=== Begin Enclosure ===

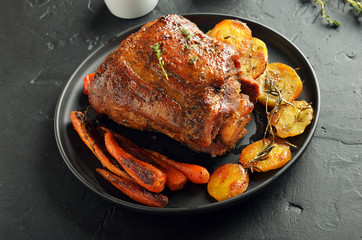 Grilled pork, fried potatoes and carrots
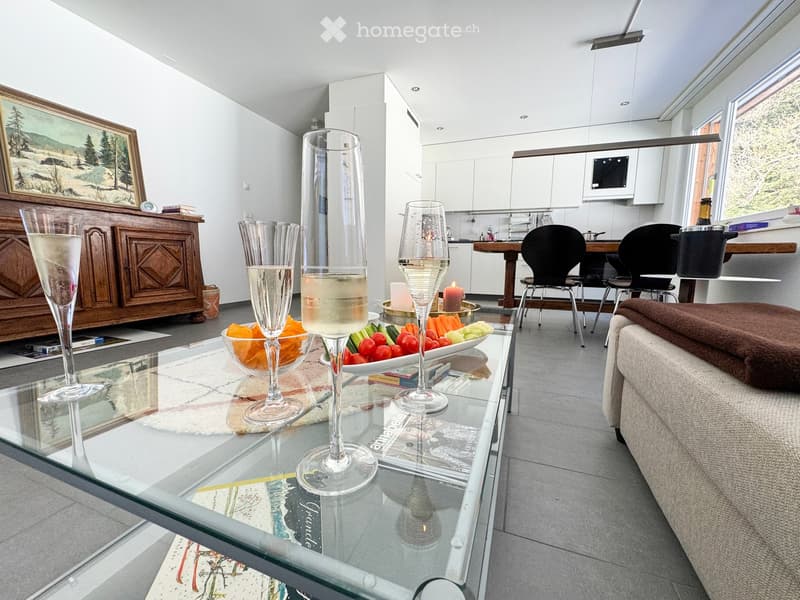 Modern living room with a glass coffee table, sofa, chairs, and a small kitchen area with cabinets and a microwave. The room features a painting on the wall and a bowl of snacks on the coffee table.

=== End Enclosure ===
=== Begin Enclosure ===

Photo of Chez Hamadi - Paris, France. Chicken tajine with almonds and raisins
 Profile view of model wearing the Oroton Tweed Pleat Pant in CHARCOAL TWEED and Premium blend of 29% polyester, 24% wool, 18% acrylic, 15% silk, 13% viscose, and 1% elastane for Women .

=== End Enclosure ===

WHAT TO DO:
After locating the line holding "Photo of Chez" above, output exactly that line and every line after it through the line holding "Profile view of". Include nothing else.

FINISHED TASK:
Photo of Chez Hamadi - Paris, France. Chicken tajine with almonds and raisins
 Profile view of model wearing the Oroton Tweed Pleat Pant in CHARCOAL TWEED and Premium blend of 29% polyester, 24% wool, 18% acrylic, 15% silk, 13% viscose, and 1% elastane for Women .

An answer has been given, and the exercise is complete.